Will the Omicron variant end the pandemic?

Yasmina Kattou, edited by Solène Delinger
6:13 a.m., January 13, 2022

Can Omicron save us from the pandemic? Extremely contagious, this variant gives rise to the hopes of the scientific world, which relies on its meteoric spread to achieve collective immunity. Indeed, according to the WHO, one in two Europeans will have been infected by Omicron within two months.

The extremely contagious Omicron wave is raising hopes. The scientific world is counting on the rapid spread of this variant to achieve potential collective immunity. While the vaccinated will have more antibodies, the non-vaccinated will develop a natural protection against the virus. Explanations.

“Omicron will reach everyone”

“Nobody knows exactly when we will be at the end of the tunnel, but we will get there,” Marco Cavaleri, head of vaccine strategy at the European Medicines Agency (EMA), said on Tuesday.
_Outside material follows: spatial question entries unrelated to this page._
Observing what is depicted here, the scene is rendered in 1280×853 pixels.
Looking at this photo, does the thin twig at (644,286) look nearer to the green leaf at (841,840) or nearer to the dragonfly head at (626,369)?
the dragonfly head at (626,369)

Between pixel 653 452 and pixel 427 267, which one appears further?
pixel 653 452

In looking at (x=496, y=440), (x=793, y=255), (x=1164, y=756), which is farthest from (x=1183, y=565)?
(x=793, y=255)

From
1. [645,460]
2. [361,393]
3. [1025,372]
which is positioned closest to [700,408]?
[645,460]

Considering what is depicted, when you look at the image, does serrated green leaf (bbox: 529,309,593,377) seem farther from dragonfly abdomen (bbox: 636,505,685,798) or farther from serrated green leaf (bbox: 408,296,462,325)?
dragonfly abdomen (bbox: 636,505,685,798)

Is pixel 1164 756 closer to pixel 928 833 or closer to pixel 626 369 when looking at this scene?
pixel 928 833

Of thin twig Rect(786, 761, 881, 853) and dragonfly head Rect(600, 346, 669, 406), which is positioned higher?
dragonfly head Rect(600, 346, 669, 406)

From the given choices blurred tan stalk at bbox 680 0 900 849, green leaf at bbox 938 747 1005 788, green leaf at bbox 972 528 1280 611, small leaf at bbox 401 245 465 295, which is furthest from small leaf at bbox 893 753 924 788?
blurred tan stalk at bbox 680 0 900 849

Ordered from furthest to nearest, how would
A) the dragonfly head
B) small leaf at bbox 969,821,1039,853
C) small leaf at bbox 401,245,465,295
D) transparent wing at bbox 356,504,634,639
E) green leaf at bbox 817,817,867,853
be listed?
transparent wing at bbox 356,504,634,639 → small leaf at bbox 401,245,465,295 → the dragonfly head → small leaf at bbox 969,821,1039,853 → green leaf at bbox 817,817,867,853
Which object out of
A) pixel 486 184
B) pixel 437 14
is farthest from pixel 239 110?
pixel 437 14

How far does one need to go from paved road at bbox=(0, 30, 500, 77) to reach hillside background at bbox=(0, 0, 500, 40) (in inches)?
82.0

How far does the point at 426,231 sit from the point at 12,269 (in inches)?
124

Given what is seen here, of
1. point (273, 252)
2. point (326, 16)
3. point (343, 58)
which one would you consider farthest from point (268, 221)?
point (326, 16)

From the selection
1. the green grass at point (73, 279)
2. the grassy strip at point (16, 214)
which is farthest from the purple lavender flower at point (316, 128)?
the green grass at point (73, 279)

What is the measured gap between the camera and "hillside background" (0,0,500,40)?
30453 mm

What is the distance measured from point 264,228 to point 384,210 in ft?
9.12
At the beginning of January, Olivier Véran said in the columns of JDD : “This fifth wave may be the last. Omicron is so contagious that it will affect everyone.”

Hope arises from the extreme contagiousness of Omicron. The more people who are positive for Covid, the more the proportion of the immune population will increase. Within two months, one in two Europeans will have been infected with Omicron, estimates the World Health Organization. Unvaccinated people will therefore develop natural protection. Vaccinated people will have even more antibodies. This potential collective immunity will make it possible to better cope with the appearance of a new variant.

Coronavirus could become flu-like

Even if a new variant appears, it will not have as many consequences as it does today, explains Philippe Amouyel, epidemiologist: “The new virus will have much more difficulty in having the same circulation as Omicron”. According to him, a large part of the population in the world will be immunized by the summer. The Covid would then become an endemic, seasonal disease, just like the flu.

To increase the chances of achieving this, the WHO is asking laboratories to work on vaccines to better fight against transmission.